1. The Seeed XIAO-esp32s3 is programmed to recognize three types of sounds: dog barking, dog whining, and ambient noise.
2. Home Assistant is configured to respond differently based on the sounds identified by the Seeed XIAO-esp32s3:
- When the system detects dog whining, it triggers a notification through smart speakers to alert the owner and plays calming music to soothe the pet's emotions.
- When dog barking is detected, the system alerts the owner through smart speakers, serving as a form of alarm notification.
III、mplementation Process1.Model Training:- Collect a total of 10 minutes or more of dog barking, ambient noise, and dog whining audio samples. These samples are inputted into Edge Impulse.
- Automatically or manually segment the audio samples into one-second segments.
- Divide all types of samples into an 80% training set and a 20% testing set.
- Utilize pulse to acquire raw data and employ signal processing techniques to extract features.
- Use learning blocks to classify new data.
- Train the model using machine learning techniques in Edge Impulse.
- After testing, the model achieves an accuracy of 91.41%.
- Download the trained model and import it into Arduino.
- Modify the file names in the example program to match the names of the downloaded model files.
- Click compile and run. Open the serial monitor.
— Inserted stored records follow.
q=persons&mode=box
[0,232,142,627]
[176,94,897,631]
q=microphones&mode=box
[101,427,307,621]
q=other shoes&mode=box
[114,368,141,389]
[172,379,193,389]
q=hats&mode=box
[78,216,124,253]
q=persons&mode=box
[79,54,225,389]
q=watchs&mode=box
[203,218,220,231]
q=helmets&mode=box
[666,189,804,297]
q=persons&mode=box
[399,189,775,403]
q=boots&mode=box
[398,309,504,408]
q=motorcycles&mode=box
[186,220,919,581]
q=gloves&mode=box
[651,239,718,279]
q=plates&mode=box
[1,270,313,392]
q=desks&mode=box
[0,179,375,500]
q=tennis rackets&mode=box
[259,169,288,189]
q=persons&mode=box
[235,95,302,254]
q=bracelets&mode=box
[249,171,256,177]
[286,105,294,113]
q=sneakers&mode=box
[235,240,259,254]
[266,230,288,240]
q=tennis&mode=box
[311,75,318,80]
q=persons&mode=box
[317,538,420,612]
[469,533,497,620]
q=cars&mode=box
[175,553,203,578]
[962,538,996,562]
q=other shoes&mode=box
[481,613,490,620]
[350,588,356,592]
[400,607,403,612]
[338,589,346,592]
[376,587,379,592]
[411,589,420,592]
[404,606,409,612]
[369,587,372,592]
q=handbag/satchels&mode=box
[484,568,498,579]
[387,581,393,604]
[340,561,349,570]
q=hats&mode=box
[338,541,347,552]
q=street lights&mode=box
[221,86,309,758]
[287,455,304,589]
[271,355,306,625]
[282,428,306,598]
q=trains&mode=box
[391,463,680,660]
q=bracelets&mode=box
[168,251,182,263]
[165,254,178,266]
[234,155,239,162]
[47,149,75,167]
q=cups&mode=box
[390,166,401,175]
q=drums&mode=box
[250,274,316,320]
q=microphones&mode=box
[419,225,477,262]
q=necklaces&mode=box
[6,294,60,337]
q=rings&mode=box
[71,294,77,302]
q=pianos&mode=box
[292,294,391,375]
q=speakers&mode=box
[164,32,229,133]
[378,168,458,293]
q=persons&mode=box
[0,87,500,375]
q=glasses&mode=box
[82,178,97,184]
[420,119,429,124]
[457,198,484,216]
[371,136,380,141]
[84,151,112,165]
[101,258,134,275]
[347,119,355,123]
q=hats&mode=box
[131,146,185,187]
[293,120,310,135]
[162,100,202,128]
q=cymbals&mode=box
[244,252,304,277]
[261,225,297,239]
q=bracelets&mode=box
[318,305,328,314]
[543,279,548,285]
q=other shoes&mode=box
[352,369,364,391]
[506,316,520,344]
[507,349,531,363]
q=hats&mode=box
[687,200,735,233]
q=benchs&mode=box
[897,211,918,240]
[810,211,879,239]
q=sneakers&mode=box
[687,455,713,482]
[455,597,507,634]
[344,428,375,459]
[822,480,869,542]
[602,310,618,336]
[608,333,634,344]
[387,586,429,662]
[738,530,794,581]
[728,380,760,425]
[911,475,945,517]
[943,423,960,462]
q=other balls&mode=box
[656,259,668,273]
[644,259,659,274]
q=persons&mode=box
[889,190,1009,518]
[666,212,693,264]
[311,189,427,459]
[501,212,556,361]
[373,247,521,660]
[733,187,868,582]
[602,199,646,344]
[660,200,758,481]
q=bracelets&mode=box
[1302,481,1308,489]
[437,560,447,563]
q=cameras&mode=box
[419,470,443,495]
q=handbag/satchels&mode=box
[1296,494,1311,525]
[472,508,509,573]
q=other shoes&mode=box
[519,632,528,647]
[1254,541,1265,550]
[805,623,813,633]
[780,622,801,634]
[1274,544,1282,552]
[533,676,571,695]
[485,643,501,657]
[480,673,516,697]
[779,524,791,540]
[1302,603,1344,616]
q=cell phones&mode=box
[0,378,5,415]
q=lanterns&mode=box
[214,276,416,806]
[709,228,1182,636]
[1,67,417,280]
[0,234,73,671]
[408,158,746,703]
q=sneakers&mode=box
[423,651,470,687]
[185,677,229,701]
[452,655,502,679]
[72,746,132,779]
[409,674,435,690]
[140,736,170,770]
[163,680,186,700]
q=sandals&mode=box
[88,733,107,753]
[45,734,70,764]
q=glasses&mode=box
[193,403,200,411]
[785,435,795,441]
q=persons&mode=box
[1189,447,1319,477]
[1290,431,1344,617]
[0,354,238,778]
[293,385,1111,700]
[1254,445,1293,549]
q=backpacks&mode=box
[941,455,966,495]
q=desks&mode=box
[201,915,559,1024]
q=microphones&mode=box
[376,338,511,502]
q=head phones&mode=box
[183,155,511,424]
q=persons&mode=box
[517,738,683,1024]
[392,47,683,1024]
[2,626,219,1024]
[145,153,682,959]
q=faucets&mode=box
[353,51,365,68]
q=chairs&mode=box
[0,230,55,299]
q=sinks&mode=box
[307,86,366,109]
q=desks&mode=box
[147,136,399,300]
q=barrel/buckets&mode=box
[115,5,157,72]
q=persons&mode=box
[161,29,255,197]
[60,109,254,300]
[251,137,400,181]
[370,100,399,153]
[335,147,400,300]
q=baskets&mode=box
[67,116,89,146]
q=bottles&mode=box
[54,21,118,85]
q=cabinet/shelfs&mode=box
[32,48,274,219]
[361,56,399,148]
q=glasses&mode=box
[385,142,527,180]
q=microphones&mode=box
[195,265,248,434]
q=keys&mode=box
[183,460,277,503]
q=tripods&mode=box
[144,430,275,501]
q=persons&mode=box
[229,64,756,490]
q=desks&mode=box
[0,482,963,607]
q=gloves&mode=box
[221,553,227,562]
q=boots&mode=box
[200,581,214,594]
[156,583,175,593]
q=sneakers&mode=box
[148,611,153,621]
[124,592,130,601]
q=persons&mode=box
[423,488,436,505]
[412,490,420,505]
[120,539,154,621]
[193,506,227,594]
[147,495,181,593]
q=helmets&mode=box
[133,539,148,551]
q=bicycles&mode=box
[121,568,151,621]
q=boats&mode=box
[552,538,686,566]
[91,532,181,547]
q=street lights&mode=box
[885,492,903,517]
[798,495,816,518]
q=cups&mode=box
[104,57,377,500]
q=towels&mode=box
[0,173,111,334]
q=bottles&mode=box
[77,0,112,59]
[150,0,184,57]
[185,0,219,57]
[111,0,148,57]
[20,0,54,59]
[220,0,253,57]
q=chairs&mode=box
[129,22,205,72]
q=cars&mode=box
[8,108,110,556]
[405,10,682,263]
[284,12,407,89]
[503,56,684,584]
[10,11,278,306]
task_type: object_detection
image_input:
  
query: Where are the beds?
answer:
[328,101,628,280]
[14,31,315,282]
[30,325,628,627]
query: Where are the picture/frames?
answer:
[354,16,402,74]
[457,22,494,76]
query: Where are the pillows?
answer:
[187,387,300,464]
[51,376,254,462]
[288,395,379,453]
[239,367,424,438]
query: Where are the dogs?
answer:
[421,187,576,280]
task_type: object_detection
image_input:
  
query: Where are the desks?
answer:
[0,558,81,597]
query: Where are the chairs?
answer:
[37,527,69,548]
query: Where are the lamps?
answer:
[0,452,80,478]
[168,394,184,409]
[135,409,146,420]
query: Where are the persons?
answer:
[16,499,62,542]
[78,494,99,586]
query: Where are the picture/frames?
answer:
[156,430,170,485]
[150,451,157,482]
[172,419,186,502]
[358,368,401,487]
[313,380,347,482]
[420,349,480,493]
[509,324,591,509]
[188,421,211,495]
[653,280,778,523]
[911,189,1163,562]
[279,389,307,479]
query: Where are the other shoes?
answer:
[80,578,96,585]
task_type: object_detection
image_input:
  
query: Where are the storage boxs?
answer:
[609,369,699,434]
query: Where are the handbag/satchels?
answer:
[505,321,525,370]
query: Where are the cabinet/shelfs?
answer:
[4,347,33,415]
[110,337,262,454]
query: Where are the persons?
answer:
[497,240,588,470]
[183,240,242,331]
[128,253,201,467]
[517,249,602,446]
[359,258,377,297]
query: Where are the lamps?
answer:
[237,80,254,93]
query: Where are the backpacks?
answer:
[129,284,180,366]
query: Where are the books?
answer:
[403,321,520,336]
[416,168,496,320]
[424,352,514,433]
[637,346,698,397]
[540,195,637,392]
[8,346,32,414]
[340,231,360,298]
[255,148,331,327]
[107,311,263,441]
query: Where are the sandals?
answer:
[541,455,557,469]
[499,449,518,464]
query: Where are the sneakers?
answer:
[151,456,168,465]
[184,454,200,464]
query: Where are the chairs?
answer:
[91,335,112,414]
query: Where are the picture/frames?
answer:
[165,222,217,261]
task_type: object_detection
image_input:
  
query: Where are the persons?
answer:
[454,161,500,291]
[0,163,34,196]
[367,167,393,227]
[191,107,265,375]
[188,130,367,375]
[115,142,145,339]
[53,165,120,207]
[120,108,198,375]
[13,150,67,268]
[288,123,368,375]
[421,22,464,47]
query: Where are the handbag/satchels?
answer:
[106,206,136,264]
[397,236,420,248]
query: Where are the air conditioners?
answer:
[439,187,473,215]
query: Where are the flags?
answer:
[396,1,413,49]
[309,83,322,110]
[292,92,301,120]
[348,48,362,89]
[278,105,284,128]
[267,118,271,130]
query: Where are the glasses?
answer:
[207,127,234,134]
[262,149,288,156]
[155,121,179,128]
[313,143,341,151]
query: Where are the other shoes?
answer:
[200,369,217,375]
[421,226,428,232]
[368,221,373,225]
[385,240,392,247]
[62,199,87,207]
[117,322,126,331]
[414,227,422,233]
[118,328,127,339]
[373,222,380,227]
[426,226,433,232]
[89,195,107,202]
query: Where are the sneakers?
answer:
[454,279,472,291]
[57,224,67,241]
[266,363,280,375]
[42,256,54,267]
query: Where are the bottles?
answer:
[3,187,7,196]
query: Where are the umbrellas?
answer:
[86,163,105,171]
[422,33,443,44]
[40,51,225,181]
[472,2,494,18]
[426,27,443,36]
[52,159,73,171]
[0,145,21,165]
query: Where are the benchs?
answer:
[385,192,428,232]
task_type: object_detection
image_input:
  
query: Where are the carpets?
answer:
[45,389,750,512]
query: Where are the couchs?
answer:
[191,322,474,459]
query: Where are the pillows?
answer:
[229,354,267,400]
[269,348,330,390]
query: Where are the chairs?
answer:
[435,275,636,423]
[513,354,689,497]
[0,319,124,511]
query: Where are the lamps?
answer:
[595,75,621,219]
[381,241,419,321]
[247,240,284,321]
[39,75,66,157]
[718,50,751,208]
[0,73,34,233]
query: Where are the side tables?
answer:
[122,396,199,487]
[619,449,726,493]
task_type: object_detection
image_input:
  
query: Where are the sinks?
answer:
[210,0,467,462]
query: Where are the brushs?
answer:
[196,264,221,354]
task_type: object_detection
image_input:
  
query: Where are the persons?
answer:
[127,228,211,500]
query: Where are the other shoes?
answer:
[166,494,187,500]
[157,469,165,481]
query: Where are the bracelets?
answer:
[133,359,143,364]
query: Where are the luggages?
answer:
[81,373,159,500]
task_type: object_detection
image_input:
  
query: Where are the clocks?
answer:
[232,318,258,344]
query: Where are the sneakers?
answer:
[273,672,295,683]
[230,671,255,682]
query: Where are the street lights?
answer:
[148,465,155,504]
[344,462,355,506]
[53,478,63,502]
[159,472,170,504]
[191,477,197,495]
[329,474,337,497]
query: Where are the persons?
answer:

- Set the dialogue box in the bottom right corner to "NL and CR" and 115200 baud rate (default).
- Wait for the compilation and download to complete.
- If successful, the serial communication monitor should display as shown in the figure below:
- Follow the tutorial video on Bilibili (BV1KS4y1F7HM), which requires a GitHub account. Special thanks to the content creator: "我叫小纪".
- - Install Oracle VM VirtualBox and create a Linux virtual machine. (Installation package provided in the video description by the content creator.)
- Unzip the compressed package to obtain the .vdi file, which serves as the installation file for Home Assistant. It's possible that the version might require updating. If the installation fails, you may need to download the latest version from the following address: [Home Assistant Installation for Linux]
- Create a virtual machine and click on "New".
- Finally, click on "Start" to initiate the virtual machine and wait for Home Assistant to start. The initial startup process may take some time, so please be patient.
- Then, in your web browser, type "homeassistant:8123" and press Enter to access it. Be prepared for potential extended waiting periods during this setup phase; in my experience, it may take several hours.
- Next, you'll need to register a username and password (make sure to remember them). Then, in the bottom left corner, click on your profile picture and enable advanced mode. Once this is done, the installation process is complete.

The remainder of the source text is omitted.